I have always had a huge mental block when it comes to income taxes. I wish I knew why, but I know that I definitely do. For whatever reason, I have an extremely difficult time keeping up to date with filing my returns and it’s been a source of major pain for many years. Why is this so?
I wish I had an answer. It’s a big time tweak, and I’ve promised myself over and over I’ll never let it happen again…but then it does and I start the cycle all over again. I’m back in this nasty rut I can’t seem to escape, and I’m really disappointed in myself. I need to find a way to fix this fast.
It’s not like I’m cheating the government out of anything. I’m too stupid to be able to come up with any schemes to do that, and I wouldn’t be able to live with myself if I did. I’ll gladly toss in my fair share and be able to sleep at night than try to put one over on Uncle Sam. That’s not me.
And why would I want to risk one minute of prison time for the few shekles I haul down every year? That’s not a smart business move. If I knew how to make smart business moves I wouldn’t keep coming back to roost in this personal hell like a fly returns to a piping hot piece of pig poo.
I have the receipts and all my paperwork, it’s just that they’re all in a big unorganized pile and somewhere deep down in that pile is the tweak I have that doesn’t allow me to take care of this in a timely manner like I know I should. My accountant warns me every year, but here I am again.
Maybe I can blame some of this on the fact that I’m gone all the time and that makes it a whole lot harder to stay in a groove, but I’m not buying it. I do get and save receipts, but throwing them all into a big pile rather than organizing them into categories immediately is where it all gets lost.
Before I know it, there’s this disgustingly disorganized accumulation of scrap paper that I don’t even want to look at, and the trap door in my head shuts and I just block it out. I tell myself all of the same excuses I’ve been telling myself for years, and pretty soon I’ve got myself in this putrid perpetual pickle. It took me several hours to attack the pile, but I managed to get it all sorted out.
I did have my health issues last year, and I wasn’t working much at all for several months, but none of that is ever an excuse to let this happen again. The pain of having to catch up is just way too excruciating, and I don’t ever want to be in this situation again. I’m sick of being sick of this.
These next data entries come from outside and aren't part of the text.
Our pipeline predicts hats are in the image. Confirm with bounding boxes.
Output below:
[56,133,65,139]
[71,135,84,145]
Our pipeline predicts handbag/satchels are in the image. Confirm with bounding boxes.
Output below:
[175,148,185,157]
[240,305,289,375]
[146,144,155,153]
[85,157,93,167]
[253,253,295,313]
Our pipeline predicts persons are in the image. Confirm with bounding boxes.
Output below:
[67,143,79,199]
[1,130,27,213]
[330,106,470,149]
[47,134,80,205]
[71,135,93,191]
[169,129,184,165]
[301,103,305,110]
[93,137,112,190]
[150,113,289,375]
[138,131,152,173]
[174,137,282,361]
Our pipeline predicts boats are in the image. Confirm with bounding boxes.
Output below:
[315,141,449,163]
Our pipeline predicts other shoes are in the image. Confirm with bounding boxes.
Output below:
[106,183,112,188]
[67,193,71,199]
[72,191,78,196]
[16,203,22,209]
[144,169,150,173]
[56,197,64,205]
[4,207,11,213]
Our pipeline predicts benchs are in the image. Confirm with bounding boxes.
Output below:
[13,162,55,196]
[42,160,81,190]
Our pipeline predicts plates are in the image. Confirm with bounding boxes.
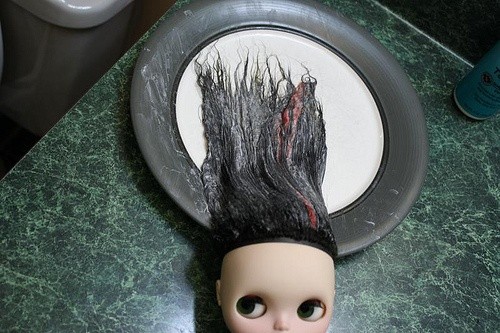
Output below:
[130,0,430,260]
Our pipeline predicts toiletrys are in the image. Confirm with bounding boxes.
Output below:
[452,32,500,122]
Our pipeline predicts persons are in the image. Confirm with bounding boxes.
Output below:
[193,37,338,333]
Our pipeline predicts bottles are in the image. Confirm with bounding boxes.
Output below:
[451,40,500,122]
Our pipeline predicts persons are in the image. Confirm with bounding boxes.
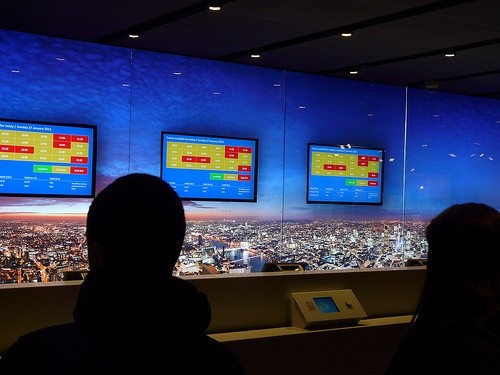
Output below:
[384,201,500,375]
[0,172,243,375]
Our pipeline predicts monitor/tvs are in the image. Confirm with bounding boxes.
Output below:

In theory, the best way to fix this would be to take care of it at the end of every week. I should put all my receipts in order, and keep track of what’s deductible and total everything up. But for some reason I just haven’t been able to do that, and it’s been a lifelong source of absolute agony. I have an appointment with my accountant on Thursday, and I’m going to ask him what I can do to stop this from happening again. Maybe he’ll be the one to give me that kick in the ass I need.